◆ Text shown

Variable Declaration in C#

In C#, syntax for variable declaration is:’;’. Data_type must be valid C# data type and variable_list may consist of one or more identifier names separated by commas. Valid variable declarations along with their definition are:

int i, j, k;
char c, ch;
float f, salary;
double d;

Variable Initialization in C#

Variables are initialized/assigned a value with an (=) sign followed by a constant expression. The general form of initialization is:
variable_name = value;
Variables is initialized/assigned an initial value in their declaration. The initializer consists of an (=) sign followed by constant expression as:
<data_type><variable_type> = value;

Some examples are:

int d = 3, f = 5; /* initialize d and f. */
byte z = 22; /* initialize z. */
double pi = 3.14159; /* declare an approximation of pi. */
char x = 'x'; /* variable x has the value 'x'. */

Following example makes use of various types of variables:

namespace VariableDeclaration
{
      class Program
      {
            static void Main(string[] args)
            {
                  short x;
                  int y ;
                  double z;
                  /* actual initialization */
                  x = 10;
                  y = 20;
                  z = x + y;
                  Console.WriteLine("x = {0}, y = {1}, z = {2}", x, y, z); /*print result*/
                  Console.ReadLine();
            }
      }
}
Output:
a =10, b = 20, c = 30

Accepting Values from User

The Console class in the System namespace provides the function ReadLine() to accept input from user & store it into a variable. int num;

num = Convert.ToInt32(Console.ReadLIne());

The function Convert.ToInt32() converts data entered by user to int data type.
Because Console.ReadLine() accepts the data in string format.

◆ Dataset content

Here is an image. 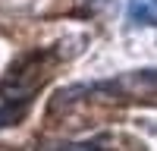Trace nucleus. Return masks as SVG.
<instances>
[{
	"mask_svg": "<svg viewBox=\"0 0 157 151\" xmlns=\"http://www.w3.org/2000/svg\"><path fill=\"white\" fill-rule=\"evenodd\" d=\"M126 13L135 25H157V0H129Z\"/></svg>",
	"mask_w": 157,
	"mask_h": 151,
	"instance_id": "1",
	"label": "nucleus"
},
{
	"mask_svg": "<svg viewBox=\"0 0 157 151\" xmlns=\"http://www.w3.org/2000/svg\"><path fill=\"white\" fill-rule=\"evenodd\" d=\"M132 85L135 88H157V69H141L132 76Z\"/></svg>",
	"mask_w": 157,
	"mask_h": 151,
	"instance_id": "2",
	"label": "nucleus"
},
{
	"mask_svg": "<svg viewBox=\"0 0 157 151\" xmlns=\"http://www.w3.org/2000/svg\"><path fill=\"white\" fill-rule=\"evenodd\" d=\"M60 151H101V148L91 142H75V145H60Z\"/></svg>",
	"mask_w": 157,
	"mask_h": 151,
	"instance_id": "3",
	"label": "nucleus"
},
{
	"mask_svg": "<svg viewBox=\"0 0 157 151\" xmlns=\"http://www.w3.org/2000/svg\"><path fill=\"white\" fill-rule=\"evenodd\" d=\"M16 117H22L19 110H0V126H6V123H13Z\"/></svg>",
	"mask_w": 157,
	"mask_h": 151,
	"instance_id": "4",
	"label": "nucleus"
}]
</instances>
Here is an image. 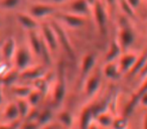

◆ Given request
What does the C# variables text say the function Convert.ToInt32() does? These lines have nothing to do with the C# variables text.

◆ Solution for this problem
It converts data entered by the user to the int data type.